Kebanggaan yang sama disampaikan Gunawan, ayah Bripda Ridho Setiawan (21). Meskipun sangat berduka, ia ikhlas anak bungsunya itu berpulang. Pada Rabu pukul 07.00, Ridho pamit berangkat kerja. Tak seperti biasanya, pagi itu ia terlihat berat meninggalkan rumah.
”Dia sampai harus dibangunkan dua kali oleh ibunya. Saat mau berangkat, dia juga sempat duduk agak lama,” katanya. Ia tak menyangka hari itu, Rabu, hari terakhir pengabdian anaknya sebagai anggota polisi di Direktorat Sabhara Polda Metro Jaya.
Saat tahu ada ledakan di Kampung Melayu, Gunawan sempat mengontak telepon anaknya. Namun, tidak diangkat. Pukul 03.00, pihak Polsek Kelapa Dua datang memberi kabar bahwa Ridho menjadi korban.
(Baca: Ingin Tolong Polisi, Sopir Kopaja Ini Jadi Korban Bom Kampung Melayu)
Jenazah Ridho disambut isak tangis keluarga dan para tetangga di kampung halamannya di Desa Negeri Katon, Kecamatan Selagai Lingga, Kabupaten Lampung Tengah, Provinsi Lampung.
Meski hanya sekitar tiga tahun tinggal di desa itu, kepergian Ridho menjadi kepedihan seluruh warga desa. Orangtua, remaja, dan anak-anak di desa itu ikut menangis saat jasad Ridho dimasukkan ke liang lahat.

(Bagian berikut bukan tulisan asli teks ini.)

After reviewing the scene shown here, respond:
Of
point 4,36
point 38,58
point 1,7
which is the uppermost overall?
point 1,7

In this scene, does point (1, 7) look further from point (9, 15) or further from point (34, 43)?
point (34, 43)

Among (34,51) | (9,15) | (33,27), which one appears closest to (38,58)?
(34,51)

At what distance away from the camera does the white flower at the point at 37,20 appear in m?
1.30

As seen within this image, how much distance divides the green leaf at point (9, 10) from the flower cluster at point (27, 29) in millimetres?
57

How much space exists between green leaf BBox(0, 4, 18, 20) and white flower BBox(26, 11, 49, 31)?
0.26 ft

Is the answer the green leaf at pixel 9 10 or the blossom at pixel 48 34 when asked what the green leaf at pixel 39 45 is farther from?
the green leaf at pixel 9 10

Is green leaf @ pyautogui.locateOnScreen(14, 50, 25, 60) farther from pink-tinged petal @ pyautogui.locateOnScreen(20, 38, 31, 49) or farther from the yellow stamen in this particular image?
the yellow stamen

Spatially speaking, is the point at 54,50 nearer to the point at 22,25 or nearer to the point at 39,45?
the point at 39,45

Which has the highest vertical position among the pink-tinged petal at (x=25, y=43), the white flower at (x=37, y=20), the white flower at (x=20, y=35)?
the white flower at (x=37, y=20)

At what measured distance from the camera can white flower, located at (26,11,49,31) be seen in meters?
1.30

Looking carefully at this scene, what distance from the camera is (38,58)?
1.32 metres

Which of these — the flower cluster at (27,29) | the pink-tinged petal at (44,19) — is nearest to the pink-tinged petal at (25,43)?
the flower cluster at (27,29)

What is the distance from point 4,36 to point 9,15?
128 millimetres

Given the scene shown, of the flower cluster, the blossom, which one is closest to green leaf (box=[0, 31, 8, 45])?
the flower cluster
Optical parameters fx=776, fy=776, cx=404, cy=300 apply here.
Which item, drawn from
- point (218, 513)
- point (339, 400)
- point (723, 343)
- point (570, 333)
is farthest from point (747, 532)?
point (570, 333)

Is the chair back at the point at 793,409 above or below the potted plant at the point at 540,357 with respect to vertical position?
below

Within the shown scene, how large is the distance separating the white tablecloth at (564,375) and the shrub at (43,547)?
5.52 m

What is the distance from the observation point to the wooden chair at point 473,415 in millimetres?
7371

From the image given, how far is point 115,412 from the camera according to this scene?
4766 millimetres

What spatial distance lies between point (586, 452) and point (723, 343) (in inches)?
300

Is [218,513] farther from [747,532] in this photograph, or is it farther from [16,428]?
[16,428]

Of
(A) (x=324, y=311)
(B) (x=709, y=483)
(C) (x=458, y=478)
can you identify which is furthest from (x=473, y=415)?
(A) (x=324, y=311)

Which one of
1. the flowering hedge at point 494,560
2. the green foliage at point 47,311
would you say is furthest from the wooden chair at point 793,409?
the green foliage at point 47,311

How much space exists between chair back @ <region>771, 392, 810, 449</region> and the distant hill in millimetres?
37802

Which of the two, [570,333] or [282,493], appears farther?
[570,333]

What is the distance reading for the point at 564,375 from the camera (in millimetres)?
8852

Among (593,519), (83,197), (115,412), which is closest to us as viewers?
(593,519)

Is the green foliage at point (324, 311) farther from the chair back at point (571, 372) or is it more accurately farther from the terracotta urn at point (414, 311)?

Masripah, nenek almarhum, berkisah, Ridho cucu yang baik dan penurut. Ia sosok panutan karena jadi cucu laki-laki tertua dalam silsilah keluarga besarnya. Keluarga besar terakhir bertemu Ridho pada Januari 2017 saat almarhum pulang ke kampung halamannya.
Sejak ia usia tiga tahun, keluarga Ridho pindah ke Tangerang, Banten. Ia menamatkan jenjang SMA tahun 2014 di Sekolah Menengah Kejuruan (SMK) Penerbangan Dirgantara I, Jurusan Avionic Electrical.
”Anak saya dimakamkan di kampung halaman karena permintaannya. Pada Minggu (21/5/2017), ia sempat pulang dan mengatakan ingin pulang ke kampung. Menurut rencana, kami baru mau pulang kampung sekaligus mudik Lebaran. Eh, Ridho sudah duluan dan tinggal selamanya di sana (Lampung), ” ujar Gunawan.